Wie haben Sie die Feier der Aufnahme am Dienstagabend erlebt?

Johanna Breidenbach (überlegt einen langen Moment): Feierlich. Ich fand es besonders schön, dass Margrit Muther (Schwester vom Diakoniewerk Neumünster, Anm. d. Redaktion) als Teil einer erfahrenen Gemeinschaft ihren Segen weitergegeben hat für das, was jetzt neu entsteht. Das war für mich der wichtigste Moment. Sie hat ja auch ausgeführt, was Segnen eigentlich heisst: Benedicere, jemandem etwas Gutes sagen. Und es bedeutet auch: So wie du bist, bist du gut. Dass sie uns das mitgibt, finde ich super.

Warum wollen Sie im Stadtkloster mitleben?

Breidenbach: Weil mir das Gebet Freude gibt. Es ist etwas, das mich unterbricht und das mir deshalb neue Kraft schenkt. Egal wie es mir geht, an guten und an schlechten Tagen. Das verbinde ich mit dem regelmässigen Gebet. Es ist nicht abhängig davon, wozu ich Lust habe und wozu nicht, sondern es findet einfach statt, und ich mache mit.
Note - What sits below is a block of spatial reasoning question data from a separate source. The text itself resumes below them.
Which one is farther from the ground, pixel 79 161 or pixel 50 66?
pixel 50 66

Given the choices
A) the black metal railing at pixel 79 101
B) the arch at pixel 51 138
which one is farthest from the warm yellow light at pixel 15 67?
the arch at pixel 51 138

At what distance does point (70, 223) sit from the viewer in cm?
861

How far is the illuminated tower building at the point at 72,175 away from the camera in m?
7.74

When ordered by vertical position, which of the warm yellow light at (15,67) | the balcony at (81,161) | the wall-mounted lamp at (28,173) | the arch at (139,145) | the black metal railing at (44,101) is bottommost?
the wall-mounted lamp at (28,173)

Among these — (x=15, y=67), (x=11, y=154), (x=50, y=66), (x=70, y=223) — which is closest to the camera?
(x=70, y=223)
Diese Unterbrechung erlebe ich als etwas sehr Belebendes. Das Gebet ist für mich Hauptmotivation, um mich beim Stadtkloster zu engagieren. Es gefällt mir, wenn ich mit Menschen zusammen beten kann und dies nicht nur am Sonntag, sondern auch im Alltag.
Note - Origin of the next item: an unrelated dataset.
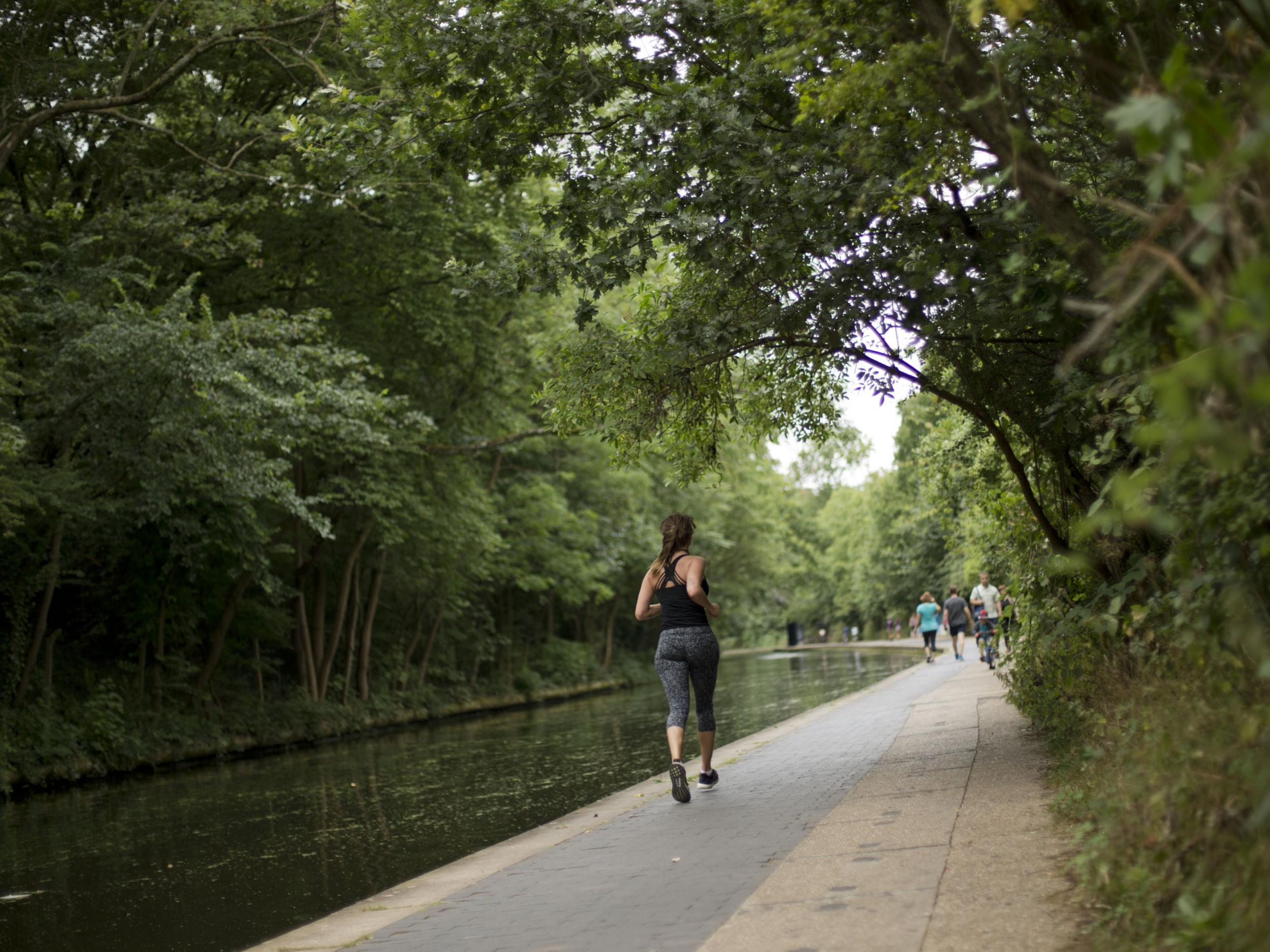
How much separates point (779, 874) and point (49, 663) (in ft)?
57.6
Das Gebet unterbricht mich und gibt mir deshalb neue Kraft

Wie kam es, dass Sie sich für ein Leben in einer christlichen Gemeinschaft interessieren?

Breidenbach: Das habe ich den Franziskanerinnen zu verdanken, also der katholischen Kirche, wenn man so will. Mit 18 Jahren wollte ich wissen, wie man eigentlich als Christ wirklich lebt, nicht so lauwarm, wie ich das in meiner jugendlichen Radikalität damals nannte. Ich ging zu den Waldbreitbacher Franziskanerinnen in der Nähe von Koblenz in Deutschland. Dort traf ich Frauen, die in kleineren Häusern zusammenleben und zusammen beten. Das hat mich beeindruckt, das fand ich toll. Sie hatten eine Kapelle unterm Dach, in die man immer hochgehen kann. Das fand ich überhaupt am allerbesten: Dass es eine Kapelle gibt in dem Haus, wo man schläft und wohnt und isst – und sich auch streitet.
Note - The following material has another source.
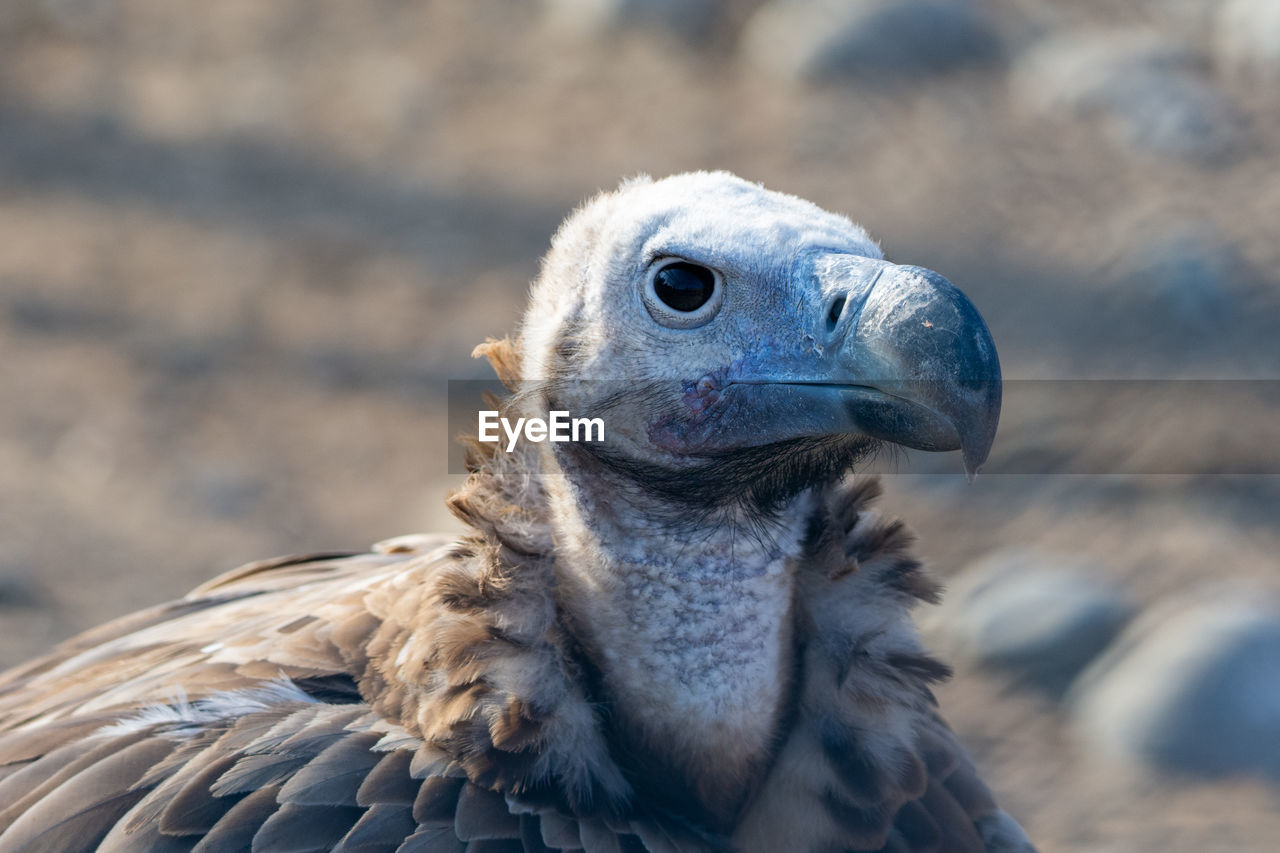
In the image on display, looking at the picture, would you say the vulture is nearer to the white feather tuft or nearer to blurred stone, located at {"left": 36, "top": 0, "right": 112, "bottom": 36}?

Was gefällt Ihnen besonders am Stadtkloster Zürich?

Breidenbach: Mir gefällt besonders, dass es ohne Druck ist. Man versucht, das Leben in der Stadt – ein ganz normales Leben – mit einem geistlichen Leben zu verbinden. Das erfordert auch viel Aufmerksamkeit: Wieviel kann ich einbringen ins Kloster? Was ist mir möglich, was nicht mehr? Als ich in der Adventszeit zum ersten Mal mitgemacht habe, sagte einer der Teilnehmer, er könne am nächsten Tag nicht zur Vesper kommen, weil er zum Rolling-Stones-Konzert gehen muss. Da war mir klar, es ist kein enger, frömmlerischer Laden hier, sondern die leben auch (lacht). Das hat mir gefallen.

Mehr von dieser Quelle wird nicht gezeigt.